[Rows from a dataset]
= = = =

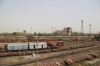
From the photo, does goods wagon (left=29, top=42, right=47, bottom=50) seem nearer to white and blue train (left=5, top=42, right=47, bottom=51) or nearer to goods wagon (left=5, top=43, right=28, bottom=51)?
white and blue train (left=5, top=42, right=47, bottom=51)

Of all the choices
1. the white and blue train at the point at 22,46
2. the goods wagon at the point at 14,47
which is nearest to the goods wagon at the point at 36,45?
the white and blue train at the point at 22,46

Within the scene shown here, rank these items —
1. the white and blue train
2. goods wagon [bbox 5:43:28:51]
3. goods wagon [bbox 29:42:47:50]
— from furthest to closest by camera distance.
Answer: goods wagon [bbox 29:42:47:50] → the white and blue train → goods wagon [bbox 5:43:28:51]

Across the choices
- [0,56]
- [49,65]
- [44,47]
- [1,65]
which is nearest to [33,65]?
[49,65]

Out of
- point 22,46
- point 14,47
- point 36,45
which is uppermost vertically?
point 36,45

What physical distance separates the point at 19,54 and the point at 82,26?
77889 mm

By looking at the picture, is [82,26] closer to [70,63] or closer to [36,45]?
[36,45]

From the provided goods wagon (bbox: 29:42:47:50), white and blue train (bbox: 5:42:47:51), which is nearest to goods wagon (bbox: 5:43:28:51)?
white and blue train (bbox: 5:42:47:51)

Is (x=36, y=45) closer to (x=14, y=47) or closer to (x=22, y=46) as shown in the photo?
(x=22, y=46)

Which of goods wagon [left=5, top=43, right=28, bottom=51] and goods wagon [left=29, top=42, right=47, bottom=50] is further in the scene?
goods wagon [left=29, top=42, right=47, bottom=50]

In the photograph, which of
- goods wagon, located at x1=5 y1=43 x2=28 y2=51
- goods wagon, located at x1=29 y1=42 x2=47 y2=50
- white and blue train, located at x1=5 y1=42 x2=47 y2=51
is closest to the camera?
goods wagon, located at x1=5 y1=43 x2=28 y2=51

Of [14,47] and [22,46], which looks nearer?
[14,47]

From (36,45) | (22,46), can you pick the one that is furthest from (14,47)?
(36,45)

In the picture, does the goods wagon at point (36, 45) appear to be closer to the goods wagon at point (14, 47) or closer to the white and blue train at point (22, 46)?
the white and blue train at point (22, 46)

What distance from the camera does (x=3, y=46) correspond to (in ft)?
165
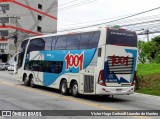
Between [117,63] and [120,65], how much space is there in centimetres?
22

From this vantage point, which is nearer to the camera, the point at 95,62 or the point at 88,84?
the point at 95,62

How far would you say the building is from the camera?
237 feet

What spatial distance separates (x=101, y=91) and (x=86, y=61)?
186 centimetres

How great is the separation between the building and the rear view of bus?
49962 mm

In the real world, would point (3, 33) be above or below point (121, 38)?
above

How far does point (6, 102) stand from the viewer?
14711 millimetres

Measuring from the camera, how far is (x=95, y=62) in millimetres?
16625

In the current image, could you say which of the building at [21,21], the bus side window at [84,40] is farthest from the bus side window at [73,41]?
the building at [21,21]

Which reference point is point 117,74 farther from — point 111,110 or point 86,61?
point 111,110

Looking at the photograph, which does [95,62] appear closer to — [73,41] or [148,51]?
[73,41]

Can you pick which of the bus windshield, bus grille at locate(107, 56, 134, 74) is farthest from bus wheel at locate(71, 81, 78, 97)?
the bus windshield

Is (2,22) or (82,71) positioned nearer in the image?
(82,71)

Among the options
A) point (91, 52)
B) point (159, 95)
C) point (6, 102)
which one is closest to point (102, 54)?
point (91, 52)

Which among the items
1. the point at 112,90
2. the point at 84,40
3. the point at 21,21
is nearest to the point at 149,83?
the point at 112,90
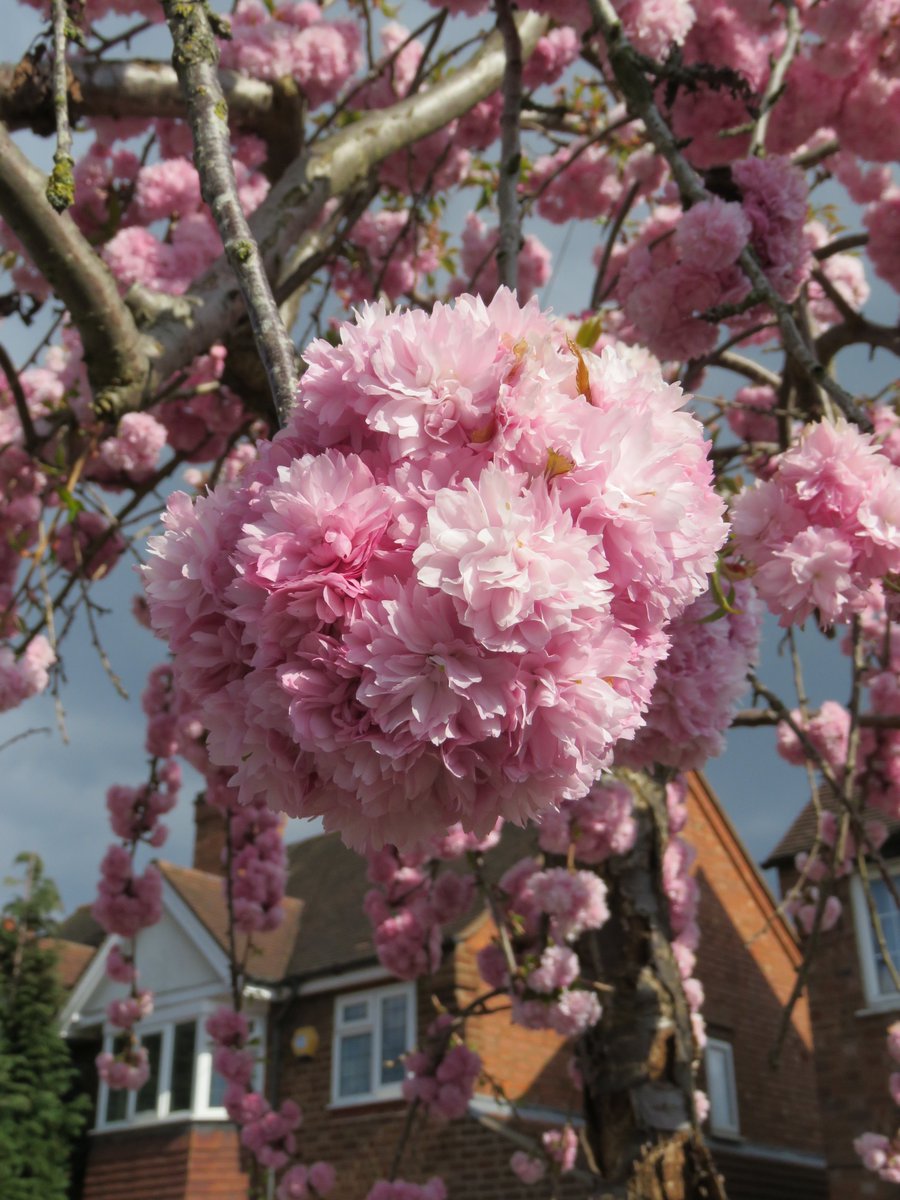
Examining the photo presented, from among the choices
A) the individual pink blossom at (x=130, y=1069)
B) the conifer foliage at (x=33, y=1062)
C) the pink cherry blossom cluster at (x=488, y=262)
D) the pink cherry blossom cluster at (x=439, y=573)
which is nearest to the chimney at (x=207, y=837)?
the conifer foliage at (x=33, y=1062)

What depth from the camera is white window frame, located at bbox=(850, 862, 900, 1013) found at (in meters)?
10.4

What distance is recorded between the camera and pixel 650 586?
1.02 metres

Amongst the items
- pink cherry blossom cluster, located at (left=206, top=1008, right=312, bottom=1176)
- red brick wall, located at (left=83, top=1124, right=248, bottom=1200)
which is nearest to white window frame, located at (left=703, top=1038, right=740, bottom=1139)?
red brick wall, located at (left=83, top=1124, right=248, bottom=1200)

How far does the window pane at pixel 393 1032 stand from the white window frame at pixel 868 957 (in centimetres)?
462

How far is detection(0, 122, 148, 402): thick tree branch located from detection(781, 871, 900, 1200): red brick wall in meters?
8.70

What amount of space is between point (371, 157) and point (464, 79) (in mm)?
741

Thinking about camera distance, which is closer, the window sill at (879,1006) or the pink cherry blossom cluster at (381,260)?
the pink cherry blossom cluster at (381,260)

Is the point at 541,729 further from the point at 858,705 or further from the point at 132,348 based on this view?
the point at 858,705

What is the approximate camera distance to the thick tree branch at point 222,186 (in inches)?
46.1

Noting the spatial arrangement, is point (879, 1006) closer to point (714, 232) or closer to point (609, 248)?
point (609, 248)

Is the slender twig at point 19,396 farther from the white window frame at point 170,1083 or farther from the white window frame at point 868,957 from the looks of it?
the white window frame at point 170,1083

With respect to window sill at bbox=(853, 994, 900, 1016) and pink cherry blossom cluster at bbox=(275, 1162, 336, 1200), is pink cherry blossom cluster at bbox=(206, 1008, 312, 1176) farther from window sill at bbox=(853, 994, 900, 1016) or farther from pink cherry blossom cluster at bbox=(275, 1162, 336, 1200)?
window sill at bbox=(853, 994, 900, 1016)

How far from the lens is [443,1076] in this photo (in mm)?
5375

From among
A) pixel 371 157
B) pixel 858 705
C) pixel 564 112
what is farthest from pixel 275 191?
pixel 858 705
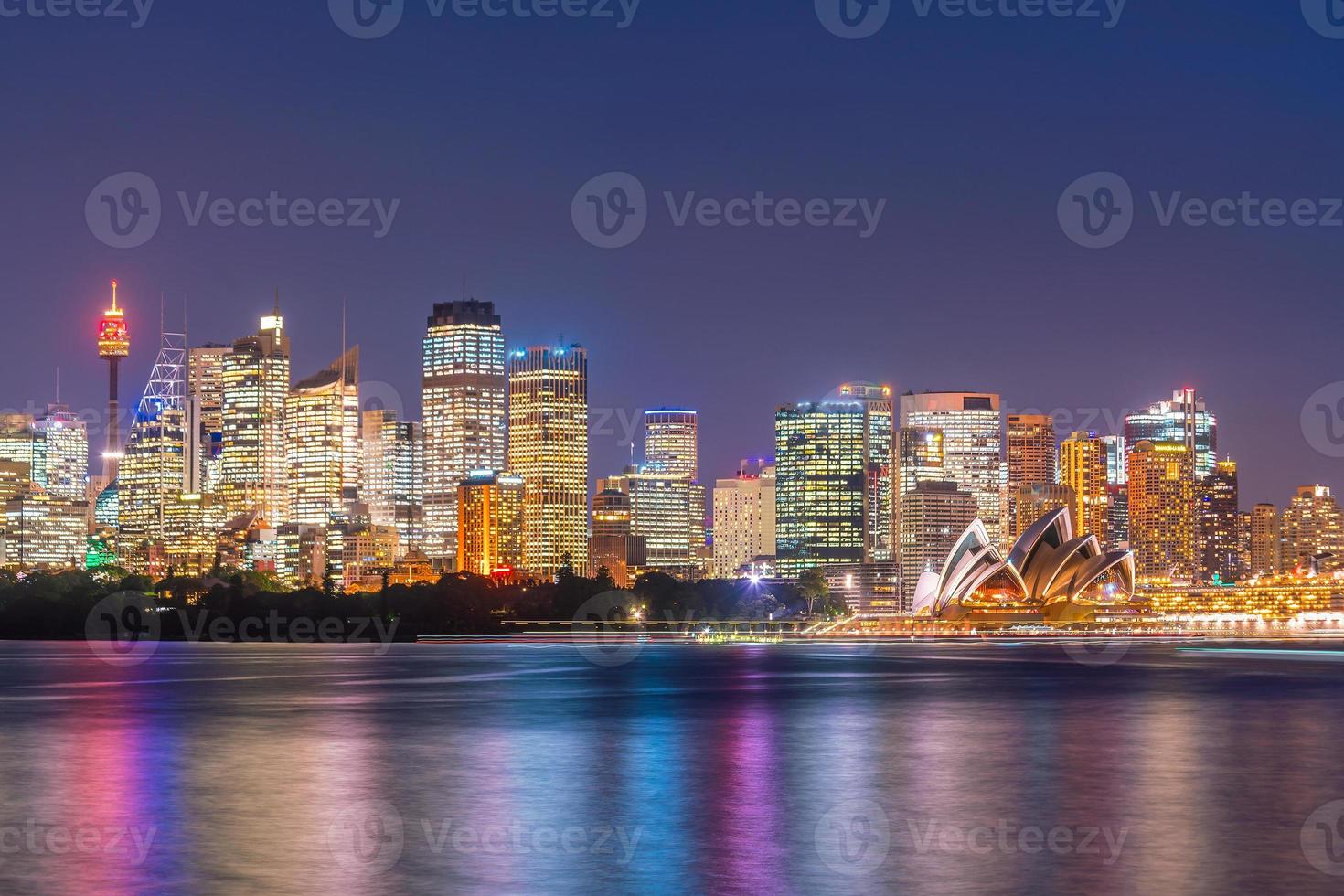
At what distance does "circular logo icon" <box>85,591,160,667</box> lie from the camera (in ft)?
500

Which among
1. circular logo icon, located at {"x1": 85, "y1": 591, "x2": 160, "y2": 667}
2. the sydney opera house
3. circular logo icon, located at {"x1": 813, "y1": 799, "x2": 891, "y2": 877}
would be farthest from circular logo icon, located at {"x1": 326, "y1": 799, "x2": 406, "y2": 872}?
the sydney opera house

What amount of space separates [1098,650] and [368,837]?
102 meters

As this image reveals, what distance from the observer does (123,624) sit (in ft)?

= = = =

▶ Task brief
Copy out every line of all the entries verbatim, leaving the pictures out.

▶ Result for this exercise
From the photo, does goods wagon (left=29, top=42, right=47, bottom=50) seem nearer to white and blue train (left=5, top=42, right=47, bottom=51) or nearer to goods wagon (left=5, top=43, right=28, bottom=51)?
white and blue train (left=5, top=42, right=47, bottom=51)

Of all the choices
1. the white and blue train at the point at 22,46
2. the goods wagon at the point at 14,47
which is nearest to the goods wagon at the point at 36,45?
the white and blue train at the point at 22,46

Within the scene shown here, rank these items —
1. the white and blue train
2. goods wagon [bbox 5:43:28:51]
3. goods wagon [bbox 29:42:47:50]
— from furthest to closest by camera distance.
Answer: goods wagon [bbox 29:42:47:50] → the white and blue train → goods wagon [bbox 5:43:28:51]

Across the choices
- [0,56]
- [49,65]
- [44,47]
- [1,65]
which is nearest to [33,65]?
[49,65]

Out of
- point 22,46
- point 14,47
- point 36,45
which is uppermost vertically?
point 36,45

What physical distance separates the point at 19,54 and the point at 82,26?
77889 mm

By looking at the picture, is [82,26] closer to [70,63] or closer to [36,45]?
[36,45]

From the provided goods wagon (bbox: 29:42:47:50), white and blue train (bbox: 5:42:47:51), which is nearest to goods wagon (bbox: 5:43:28:51)?
white and blue train (bbox: 5:42:47:51)

Is (x=36, y=45) closer to (x=14, y=47) or closer to (x=22, y=46) as shown in the photo?
(x=22, y=46)

Which of goods wagon [left=5, top=43, right=28, bottom=51] and goods wagon [left=29, top=42, right=47, bottom=50] is further in the scene?
goods wagon [left=29, top=42, right=47, bottom=50]

In the photograph, which of
- goods wagon, located at x1=5 y1=43 x2=28 y2=51
- goods wagon, located at x1=29 y1=42 x2=47 y2=50
- white and blue train, located at x1=5 y1=42 x2=47 y2=51
is closest to the camera?
goods wagon, located at x1=5 y1=43 x2=28 y2=51

Of [14,47] and [22,46], which looks nearer?
[14,47]

From (36,45) | (22,46), can you pick the one that is furthest from (14,47)?
(36,45)

In the picture, does the goods wagon at point (36, 45) appear to be closer to the goods wagon at point (14, 47) or closer to the white and blue train at point (22, 46)?
the white and blue train at point (22, 46)

What distance from the camera does (x=3, y=46) correspond to (in ft)?
165
Between [117,63] and [120,65], how much space is there in centimetres?
22

From this vantage point, which is nearer to the camera, the point at 95,62 or the point at 88,84?
the point at 95,62

How far would you say the building is from the camera?
237 feet

What spatial distance separates (x=101, y=91) and (x=86, y=61)?
186 centimetres

How great is the separation between the building and the rear view of bus?
49962 mm

In the real world, would point (3, 33) be above or below point (121, 38)?
above

How far does point (6, 102) stand from the viewer?
14711 millimetres

Measuring from the camera, how far is (x=95, y=62) in millimetres?
16625

In the current image, could you say which of the building at [21,21], the bus side window at [84,40] is farthest from the bus side window at [73,41]?
the building at [21,21]

Which reference point is point 117,74 farther from — point 111,110 or point 86,61?
point 111,110

Looking at the photograph, which does [95,62] appear closer to — [73,41] or [148,51]?
[73,41]

Can you pick which of the bus windshield, bus grille at locate(107, 56, 134, 74) is farthest from bus wheel at locate(71, 81, 78, 97)?
the bus windshield

Is (2,22) or (82,71) positioned nearer in the image?
(82,71)

Among the options
A) point (91, 52)
B) point (159, 95)
C) point (6, 102)
which one is closest to point (102, 54)?
point (91, 52)

Which among the items
1. the point at 112,90
2. the point at 84,40
3. the point at 21,21
is nearest to the point at 149,83?
the point at 112,90
Examining the photo presented, from among the choices
A) the individual pink blossom at (x=130, y=1069)
B) the conifer foliage at (x=33, y=1062)
C) the pink cherry blossom cluster at (x=488, y=262)
D) the pink cherry blossom cluster at (x=439, y=573)
which is nearest to the chimney at (x=207, y=837)?
the conifer foliage at (x=33, y=1062)

What depth from the camera is white window frame, located at bbox=(850, 862, 900, 1013) found at (in meters)?
10.4

What distance is recorded between the camera and pixel 650 586?
1.02 metres

Amongst the items
- pink cherry blossom cluster, located at (left=206, top=1008, right=312, bottom=1176)
- red brick wall, located at (left=83, top=1124, right=248, bottom=1200)
which is nearest to white window frame, located at (left=703, top=1038, right=740, bottom=1139)?
red brick wall, located at (left=83, top=1124, right=248, bottom=1200)

How far does the window pane at pixel 393 1032 stand from the white window frame at pixel 868 957 (in centimetres)?
462

How far is detection(0, 122, 148, 402): thick tree branch located from detection(781, 871, 900, 1200): red brick wall in meters?
8.70

What amount of space is between point (371, 157) and point (464, 79) (in mm)?
741

Thinking about camera distance, which is closer, the window sill at (879,1006) or the pink cherry blossom cluster at (381,260)?
the pink cherry blossom cluster at (381,260)

Is the point at 541,729 further from the point at 858,705 or further from the point at 132,348 based on this view?
the point at 858,705

What is the approximate camera distance to the thick tree branch at point 222,186 (in inches)?
46.1

Noting the spatial arrangement, is point (879, 1006) closer to point (714, 232) or closer to point (609, 248)?
point (609, 248)

Is the slender twig at point 19,396 farther from the white window frame at point 170,1083 or farther from the white window frame at point 868,957 from the looks of it?
the white window frame at point 170,1083

With respect to window sill at bbox=(853, 994, 900, 1016) and pink cherry blossom cluster at bbox=(275, 1162, 336, 1200), is pink cherry blossom cluster at bbox=(206, 1008, 312, 1176) farther from window sill at bbox=(853, 994, 900, 1016) or farther from pink cherry blossom cluster at bbox=(275, 1162, 336, 1200)?
window sill at bbox=(853, 994, 900, 1016)

How far from the lens is [443,1076] in this photo (in mm)?
5375

From among
A) pixel 371 157
B) pixel 858 705
C) pixel 564 112
what is farthest from pixel 275 191?
pixel 858 705
At what distance does "circular logo icon" <box>85,591,160,667</box> lie from the camera (in ft)?
500

Which among
1. circular logo icon, located at {"x1": 85, "y1": 591, "x2": 160, "y2": 667}
2. the sydney opera house
3. circular logo icon, located at {"x1": 813, "y1": 799, "x2": 891, "y2": 877}
would be farthest from circular logo icon, located at {"x1": 326, "y1": 799, "x2": 406, "y2": 872}?
the sydney opera house

What amount of space separates [1098,650] and [368,837]?
102 meters

As this image reveals, what distance from the observer does (123,624) sit (in ft)?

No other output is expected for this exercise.